MILWAUKEE -- Ryan Braun isn't getting many hits these days, but he is making them count.
The Brewers' left fielder made Cubs starter Scott Feldman pay for a pair of fifth-inning mistakes -- the first a misplayed comebacker and the second a hanging curveball, which Braun hammered to the left-field seats for a three-run home run and a 4-2 victory on Sunday that capped a perfect homestand.
Wily Peralta pitched 6 2/3 innings for his first win of the season, and the Brewers won their seventh straight game by completing back-to-back sweeps of the Giants and Cubs at Miller Park. After a 2-8 start, the 9-8 Brewers are above .500 for the first time since they beat the Rockies on Opening Day.
"I'm not making a lot of contact, but when I do make contact, it counts," Braun said. "Homers are always good. We've won seven games in a row, so as long as we're winning, I'm happy."
Braun's last nine games have been, for lack of a better word, bizarre. He is 5-for-32 (.156) and has struck out at least three times in four of those nine games, including his three whiffs on Sunday.
But Braun also has four home runs and 10 RBIs in that span, and the homers have all been significant. His eighth-inning shot in St. Louis on April 14 snapped the Brewers' 32-inning scoreless streak and sparked a comeback that started the team's current winning streak. Four days later, he put the Brewers on the board against Giants ace Matt Cain with Milwaukee's first of three two-run home runs in the first three innings. The day after that, Braun's three-run home run highlighted a four-run first inning against the Cubs' Jeff Samardzija.
On Sunday, Braun would not have even batted in the decisive fifth inning had Feldman cleanly fielded a two-out comebacker by Brewers shortstop Jean Segura.

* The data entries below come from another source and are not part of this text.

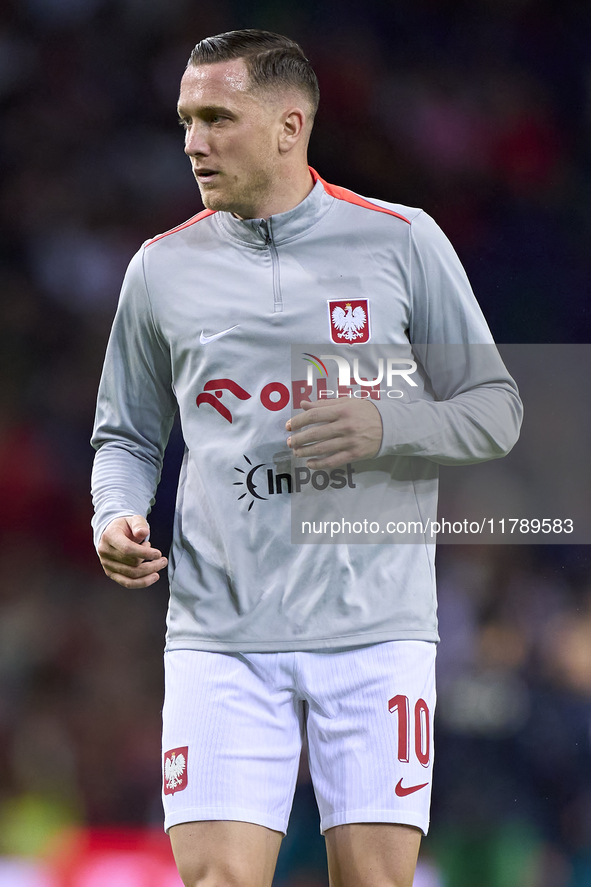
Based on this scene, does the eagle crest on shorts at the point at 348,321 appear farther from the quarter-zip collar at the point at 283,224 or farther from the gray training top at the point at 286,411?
the quarter-zip collar at the point at 283,224

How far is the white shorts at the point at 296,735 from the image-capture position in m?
1.49

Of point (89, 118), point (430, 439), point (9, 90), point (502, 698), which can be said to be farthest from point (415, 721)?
point (9, 90)

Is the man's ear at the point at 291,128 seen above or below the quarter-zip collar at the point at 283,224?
above

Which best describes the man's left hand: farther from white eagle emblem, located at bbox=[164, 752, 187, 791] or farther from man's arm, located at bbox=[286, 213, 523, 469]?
white eagle emblem, located at bbox=[164, 752, 187, 791]

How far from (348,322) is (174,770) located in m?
0.74

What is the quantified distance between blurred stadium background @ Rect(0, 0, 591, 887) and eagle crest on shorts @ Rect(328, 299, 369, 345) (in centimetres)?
100

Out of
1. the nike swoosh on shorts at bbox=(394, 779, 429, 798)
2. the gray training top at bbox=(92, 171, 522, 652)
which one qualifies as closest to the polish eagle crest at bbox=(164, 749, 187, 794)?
the gray training top at bbox=(92, 171, 522, 652)

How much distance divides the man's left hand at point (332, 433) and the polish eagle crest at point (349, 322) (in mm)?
140

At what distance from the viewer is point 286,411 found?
1.60 metres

But the baseball popped out of Feldman's glove for an error, giving Braun a chance to bat with two men on base and the Brewers trailing, 2-1.

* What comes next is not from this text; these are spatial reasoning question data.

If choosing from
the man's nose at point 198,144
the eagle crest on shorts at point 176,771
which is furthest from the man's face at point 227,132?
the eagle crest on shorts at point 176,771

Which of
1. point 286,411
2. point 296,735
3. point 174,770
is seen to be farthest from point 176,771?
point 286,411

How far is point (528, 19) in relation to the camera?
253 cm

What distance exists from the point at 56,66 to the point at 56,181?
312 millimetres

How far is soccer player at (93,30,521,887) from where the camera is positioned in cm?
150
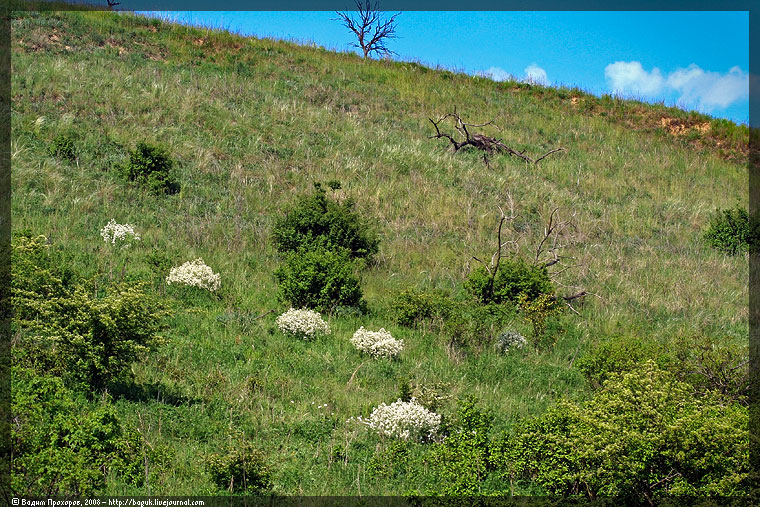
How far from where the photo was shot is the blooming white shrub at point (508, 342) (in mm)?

He fell into a 1-2 hole, then looked at an outside fastball for ball two before jumping on a high curve. Both Feldman and catcher Welington Castillo had clear reactions when Braun connected with that pitch.
"We get Braun two strikes and once again, we couldn't put the game away right there and make a good pitch," Cubs manager Dale Sveum said. "The way Rickie [Weeks] is swinging behind him, we had him two strikes and could've done a whole lot of things other than that."
Opponents have been pitching carefully to Braun because regular cleanup hitter Aramis Ramirez is hurt and his replacement, Weeks, had four hits and 22 strikeouts in his last 48 at-bats.
Is Braun growing more frustrated?
"No, less frustrated," he said. "Lots of homers -- meaningful homers. ... It's not even about me, it's about the team. We're winning games."
Braun did let some disgust show in the eighth inning, when home-plate umpire Phil Cuzzi called him out on a full-count sinker from Shawn Camp that was well off the plate. Braun twirled his bat high in the air and earned an immediate ejection, but never looked back as he walked to the clubhouse.
"What did you think of the bat flip?" Braun said with a smile afterward.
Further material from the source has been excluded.